As if that’s not enough, you also get a powerful electric chain brake that gives you better control over the chainsaw, enabling you to be more productive.
One Reason NOT to Get the Makita UC4051A Electric Chainsaw
It’s hard to find fault with the Makita UC4051A itself, being the well-made tool that it is. Powerful as it is, however, it is still a corded power tool, and the last thing you want while cutting your way down a nest of tree limbs is to have the wire snag on something. Yikes.
The cord isn’t such a limiting factor, however, especially today when you can get cords of 100 feet or longer. You can still get a lot of mobility if you find a longer cord. Unfortunately, nothing will compare to working with a cordless power tool.

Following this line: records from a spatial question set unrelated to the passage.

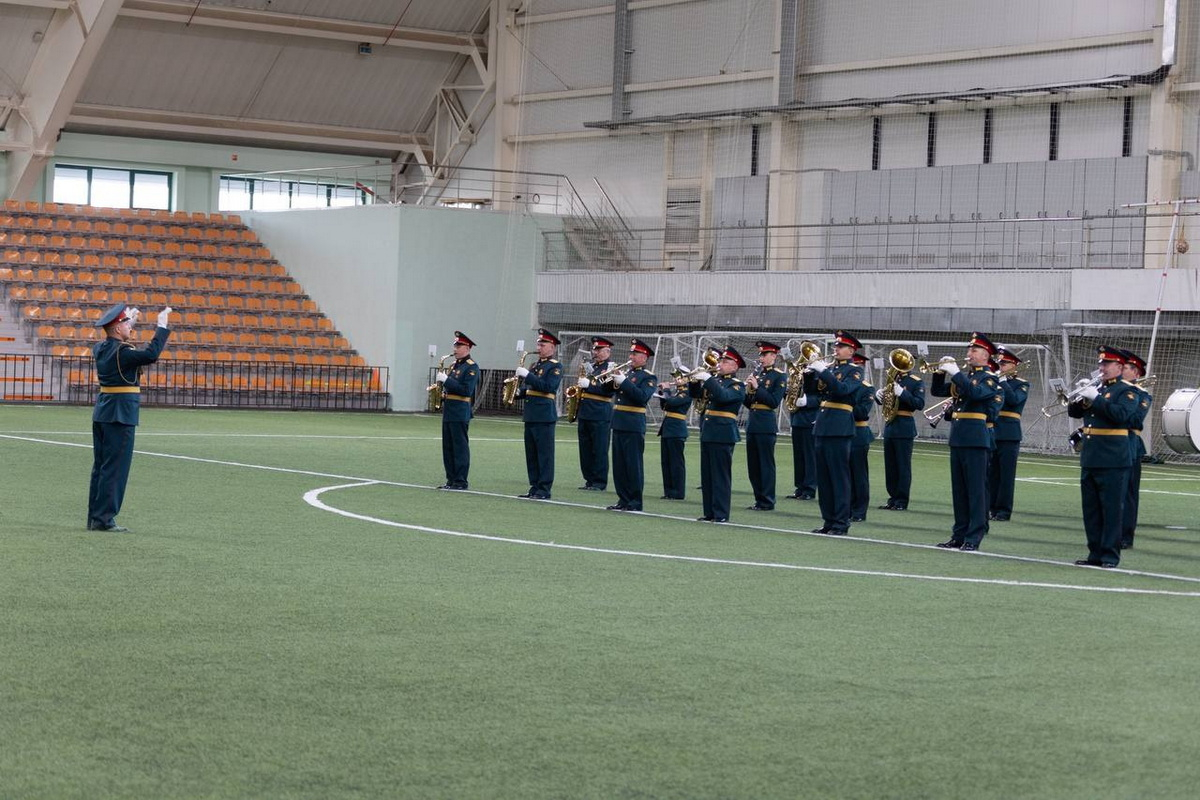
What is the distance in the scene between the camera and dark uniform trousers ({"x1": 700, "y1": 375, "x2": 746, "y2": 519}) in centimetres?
1437

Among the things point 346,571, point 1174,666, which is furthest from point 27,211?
point 1174,666

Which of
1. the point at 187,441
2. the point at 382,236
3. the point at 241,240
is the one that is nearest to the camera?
the point at 187,441

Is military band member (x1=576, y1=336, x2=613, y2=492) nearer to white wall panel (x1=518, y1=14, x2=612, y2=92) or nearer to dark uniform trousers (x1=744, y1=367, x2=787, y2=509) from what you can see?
dark uniform trousers (x1=744, y1=367, x2=787, y2=509)

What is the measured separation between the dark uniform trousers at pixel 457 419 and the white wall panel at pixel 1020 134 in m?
17.6

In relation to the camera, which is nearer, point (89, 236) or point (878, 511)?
point (878, 511)

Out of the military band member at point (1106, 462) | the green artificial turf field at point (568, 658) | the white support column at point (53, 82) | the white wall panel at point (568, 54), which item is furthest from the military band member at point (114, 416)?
the white wall panel at point (568, 54)

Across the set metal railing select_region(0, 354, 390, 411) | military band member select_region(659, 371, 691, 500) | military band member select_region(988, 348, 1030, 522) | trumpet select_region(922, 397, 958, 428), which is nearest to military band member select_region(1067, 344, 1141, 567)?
trumpet select_region(922, 397, 958, 428)

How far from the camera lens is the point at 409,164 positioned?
44.3 meters

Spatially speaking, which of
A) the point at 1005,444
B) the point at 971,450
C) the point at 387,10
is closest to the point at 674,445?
the point at 1005,444

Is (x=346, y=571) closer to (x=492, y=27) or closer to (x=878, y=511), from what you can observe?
(x=878, y=511)

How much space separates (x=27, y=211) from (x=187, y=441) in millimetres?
17457

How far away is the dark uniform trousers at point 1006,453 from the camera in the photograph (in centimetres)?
1599

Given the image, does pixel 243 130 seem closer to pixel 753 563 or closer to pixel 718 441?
pixel 718 441

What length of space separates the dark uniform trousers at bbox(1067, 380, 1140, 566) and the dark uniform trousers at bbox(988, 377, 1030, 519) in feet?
12.9
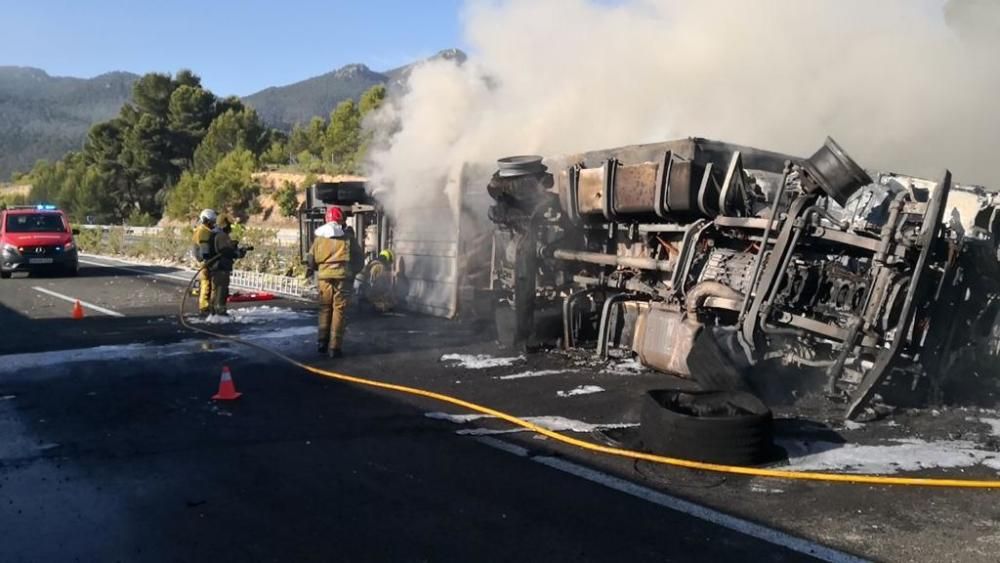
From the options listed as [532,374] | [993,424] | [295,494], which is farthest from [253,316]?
[993,424]

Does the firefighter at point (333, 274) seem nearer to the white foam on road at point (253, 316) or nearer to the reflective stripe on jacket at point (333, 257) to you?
the reflective stripe on jacket at point (333, 257)

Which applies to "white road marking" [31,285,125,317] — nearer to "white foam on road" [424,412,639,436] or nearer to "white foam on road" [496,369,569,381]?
"white foam on road" [496,369,569,381]

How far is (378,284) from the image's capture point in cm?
1397

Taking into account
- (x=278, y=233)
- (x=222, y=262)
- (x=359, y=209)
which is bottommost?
(x=222, y=262)

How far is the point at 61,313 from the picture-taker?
45.4 feet

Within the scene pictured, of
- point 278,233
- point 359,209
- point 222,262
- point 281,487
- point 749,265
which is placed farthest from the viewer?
point 278,233

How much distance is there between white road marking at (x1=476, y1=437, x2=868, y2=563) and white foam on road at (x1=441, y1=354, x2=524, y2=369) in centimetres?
313

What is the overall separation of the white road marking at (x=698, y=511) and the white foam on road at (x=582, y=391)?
71.0 inches

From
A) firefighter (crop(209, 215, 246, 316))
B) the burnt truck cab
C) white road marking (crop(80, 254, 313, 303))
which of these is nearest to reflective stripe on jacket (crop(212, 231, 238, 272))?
firefighter (crop(209, 215, 246, 316))

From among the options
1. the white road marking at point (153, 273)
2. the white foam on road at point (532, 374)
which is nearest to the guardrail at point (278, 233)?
the white road marking at point (153, 273)

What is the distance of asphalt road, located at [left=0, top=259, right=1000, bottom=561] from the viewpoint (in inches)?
163

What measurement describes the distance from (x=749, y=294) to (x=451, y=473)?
11.0 ft

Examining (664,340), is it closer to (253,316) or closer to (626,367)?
(626,367)

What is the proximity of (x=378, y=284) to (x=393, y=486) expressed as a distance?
9.15 metres
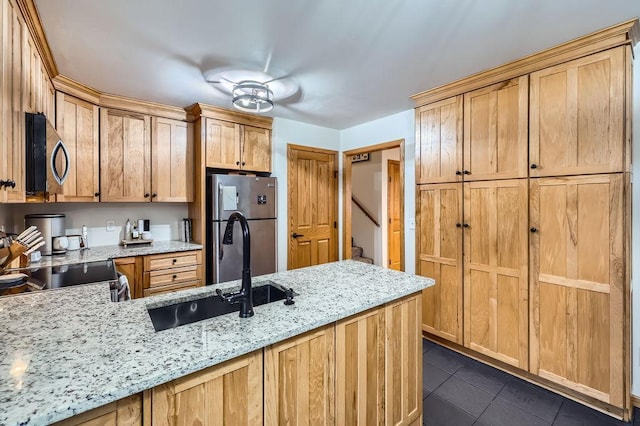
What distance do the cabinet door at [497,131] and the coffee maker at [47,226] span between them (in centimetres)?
363

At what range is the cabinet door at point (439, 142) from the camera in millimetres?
2564

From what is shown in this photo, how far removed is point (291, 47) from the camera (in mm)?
1912

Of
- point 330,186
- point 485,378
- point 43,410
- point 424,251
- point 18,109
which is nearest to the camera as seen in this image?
point 43,410

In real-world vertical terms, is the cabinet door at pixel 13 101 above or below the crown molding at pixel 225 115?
below

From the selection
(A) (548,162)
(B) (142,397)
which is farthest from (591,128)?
(B) (142,397)

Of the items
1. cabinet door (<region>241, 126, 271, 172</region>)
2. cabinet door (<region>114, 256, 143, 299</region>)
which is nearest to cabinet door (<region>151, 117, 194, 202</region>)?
cabinet door (<region>241, 126, 271, 172</region>)

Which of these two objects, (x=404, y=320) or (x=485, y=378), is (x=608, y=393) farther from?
(x=404, y=320)

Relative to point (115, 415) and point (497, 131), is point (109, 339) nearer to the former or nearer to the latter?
point (115, 415)

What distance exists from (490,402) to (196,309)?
2038mm

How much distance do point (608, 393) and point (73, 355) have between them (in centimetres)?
279

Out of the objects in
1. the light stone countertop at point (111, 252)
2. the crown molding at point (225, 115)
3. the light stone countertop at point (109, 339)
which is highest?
the crown molding at point (225, 115)

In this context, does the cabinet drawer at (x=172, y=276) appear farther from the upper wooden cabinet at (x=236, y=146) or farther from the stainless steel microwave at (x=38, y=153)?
the stainless steel microwave at (x=38, y=153)

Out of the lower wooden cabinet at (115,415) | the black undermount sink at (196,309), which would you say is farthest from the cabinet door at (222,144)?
the lower wooden cabinet at (115,415)

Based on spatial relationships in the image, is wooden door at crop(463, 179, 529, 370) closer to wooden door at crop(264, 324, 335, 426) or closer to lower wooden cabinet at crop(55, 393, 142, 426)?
wooden door at crop(264, 324, 335, 426)
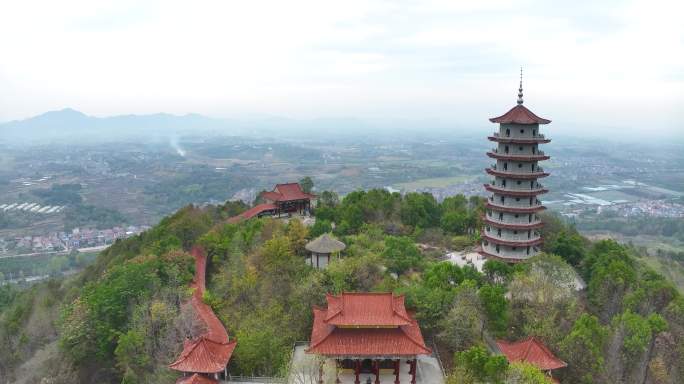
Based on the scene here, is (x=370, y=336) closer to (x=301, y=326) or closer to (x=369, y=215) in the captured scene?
(x=301, y=326)

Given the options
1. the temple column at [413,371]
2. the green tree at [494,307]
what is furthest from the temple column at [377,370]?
the green tree at [494,307]

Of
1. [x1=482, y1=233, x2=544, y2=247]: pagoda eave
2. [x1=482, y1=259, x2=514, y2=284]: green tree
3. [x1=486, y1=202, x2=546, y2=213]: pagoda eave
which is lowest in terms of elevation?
[x1=482, y1=259, x2=514, y2=284]: green tree

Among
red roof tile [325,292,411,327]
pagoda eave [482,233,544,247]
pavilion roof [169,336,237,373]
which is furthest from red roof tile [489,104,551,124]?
pavilion roof [169,336,237,373]

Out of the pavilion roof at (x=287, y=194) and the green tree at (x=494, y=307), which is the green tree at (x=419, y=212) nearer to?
the pavilion roof at (x=287, y=194)

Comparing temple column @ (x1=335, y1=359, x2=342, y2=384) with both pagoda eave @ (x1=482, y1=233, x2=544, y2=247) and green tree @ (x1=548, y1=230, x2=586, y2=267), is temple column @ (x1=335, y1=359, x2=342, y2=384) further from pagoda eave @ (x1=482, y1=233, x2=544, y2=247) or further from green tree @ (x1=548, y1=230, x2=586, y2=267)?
green tree @ (x1=548, y1=230, x2=586, y2=267)

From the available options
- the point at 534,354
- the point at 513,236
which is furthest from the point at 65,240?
the point at 534,354

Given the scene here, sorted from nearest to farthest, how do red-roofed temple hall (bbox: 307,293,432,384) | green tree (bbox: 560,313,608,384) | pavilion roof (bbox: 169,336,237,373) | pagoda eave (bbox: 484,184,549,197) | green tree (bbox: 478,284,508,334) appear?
red-roofed temple hall (bbox: 307,293,432,384)
pavilion roof (bbox: 169,336,237,373)
green tree (bbox: 560,313,608,384)
green tree (bbox: 478,284,508,334)
pagoda eave (bbox: 484,184,549,197)
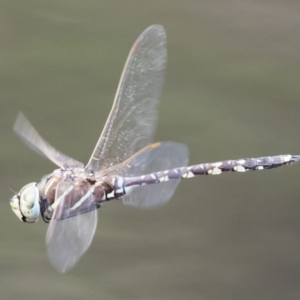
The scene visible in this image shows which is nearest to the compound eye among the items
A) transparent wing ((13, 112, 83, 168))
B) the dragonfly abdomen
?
transparent wing ((13, 112, 83, 168))

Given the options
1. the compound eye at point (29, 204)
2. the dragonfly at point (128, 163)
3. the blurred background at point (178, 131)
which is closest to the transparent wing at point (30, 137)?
the dragonfly at point (128, 163)

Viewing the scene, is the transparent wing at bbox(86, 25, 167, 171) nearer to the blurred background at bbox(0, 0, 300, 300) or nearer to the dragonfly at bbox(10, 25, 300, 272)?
the dragonfly at bbox(10, 25, 300, 272)

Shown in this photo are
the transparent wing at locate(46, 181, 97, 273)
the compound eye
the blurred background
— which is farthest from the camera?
the blurred background

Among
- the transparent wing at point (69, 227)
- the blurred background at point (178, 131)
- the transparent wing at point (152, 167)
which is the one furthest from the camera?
the blurred background at point (178, 131)

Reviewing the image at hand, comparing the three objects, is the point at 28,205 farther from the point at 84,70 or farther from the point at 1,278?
the point at 84,70

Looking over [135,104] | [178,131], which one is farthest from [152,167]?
[178,131]

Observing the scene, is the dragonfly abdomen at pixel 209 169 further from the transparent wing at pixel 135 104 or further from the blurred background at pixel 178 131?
the blurred background at pixel 178 131

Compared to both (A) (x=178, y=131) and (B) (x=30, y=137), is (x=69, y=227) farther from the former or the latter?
(A) (x=178, y=131)
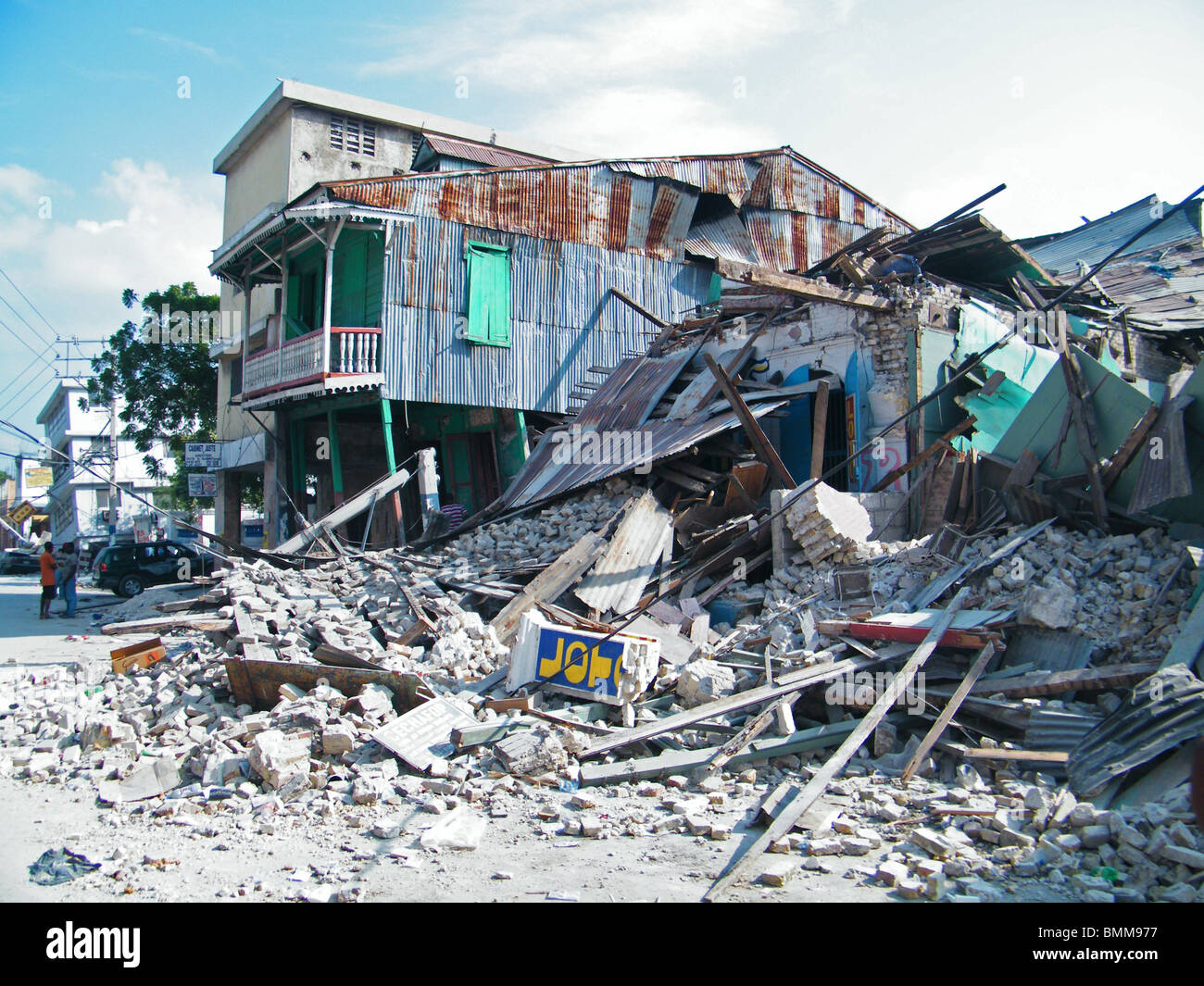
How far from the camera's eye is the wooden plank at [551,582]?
8539 millimetres

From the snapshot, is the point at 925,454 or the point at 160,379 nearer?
the point at 925,454

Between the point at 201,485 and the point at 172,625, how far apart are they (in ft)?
52.3

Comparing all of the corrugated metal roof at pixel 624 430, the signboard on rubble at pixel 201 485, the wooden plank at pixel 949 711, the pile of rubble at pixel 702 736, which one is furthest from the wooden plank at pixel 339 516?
the signboard on rubble at pixel 201 485

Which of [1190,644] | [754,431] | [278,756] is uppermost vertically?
[754,431]

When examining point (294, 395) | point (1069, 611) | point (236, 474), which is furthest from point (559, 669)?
point (236, 474)

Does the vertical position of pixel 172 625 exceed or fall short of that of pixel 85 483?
it falls short

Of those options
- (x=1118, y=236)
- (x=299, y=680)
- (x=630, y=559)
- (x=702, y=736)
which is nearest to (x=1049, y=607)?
(x=702, y=736)

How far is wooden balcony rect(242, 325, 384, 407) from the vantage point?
14.8 metres

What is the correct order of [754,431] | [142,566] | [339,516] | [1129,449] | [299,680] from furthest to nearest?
[142,566], [339,516], [754,431], [1129,449], [299,680]

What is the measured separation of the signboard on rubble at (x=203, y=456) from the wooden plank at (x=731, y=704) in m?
21.3

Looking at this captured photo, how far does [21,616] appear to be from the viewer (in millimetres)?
15438

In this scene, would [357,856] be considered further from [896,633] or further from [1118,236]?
[1118,236]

Makita UC4051A Pros & Cons
- Excellent build quality
- Has good safety systems in place
- Lightweight and easy to use
- Smooth start
- Chain stays lubricated automatically
- Corded chainsaw so it can’t function without a power supply nearby
Bottom Line Makita Review
There are too many reasons why the Makita UC4051A is as good as it gets at this price point. Excellent functionality, a smattering of crucial features, and an infallible build quality all contribute to a powerful, well-rounded electric chainsaw with a friendly price tag and incredible value for money.
Makita has struck a balance between usability and performance, creating a professional’s tool that is just at home in the hands of an amateur — that’s exactly how good the UC4051A is. Whether it’s power, versatility, or convenience you’re after, you’ll get it in spades if you settle for this wonderful piece of equipment.